WHAT IS EXPECTED -> Please copy out the following material word for word, leaving out the pictures.
— BEGIN DATA FOR PROCESSING —
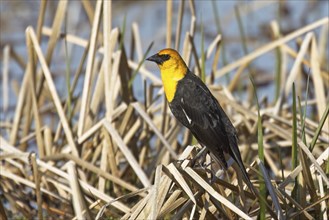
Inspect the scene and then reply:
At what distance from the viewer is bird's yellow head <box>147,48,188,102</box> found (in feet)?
13.1

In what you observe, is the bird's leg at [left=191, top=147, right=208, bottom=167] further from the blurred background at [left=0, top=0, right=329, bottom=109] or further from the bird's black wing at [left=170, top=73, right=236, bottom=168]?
the blurred background at [left=0, top=0, right=329, bottom=109]

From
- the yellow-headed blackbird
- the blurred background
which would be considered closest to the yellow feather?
— END DATA FOR PROCESSING —
EXPECTED ANSWER ->
Inspect the scene and then reply:
At what distance from the viewer is bird's yellow head <box>147,48,188,102</box> found (in feet)?
13.1

In what you observe, is the bird's leg at [left=191, top=147, right=208, bottom=167] further from the blurred background at [left=0, top=0, right=329, bottom=109] or further from the bird's black wing at [left=170, top=73, right=236, bottom=168]?
the blurred background at [left=0, top=0, right=329, bottom=109]

From
- the yellow-headed blackbird
- the blurred background
which would be considered closest to the yellow feather?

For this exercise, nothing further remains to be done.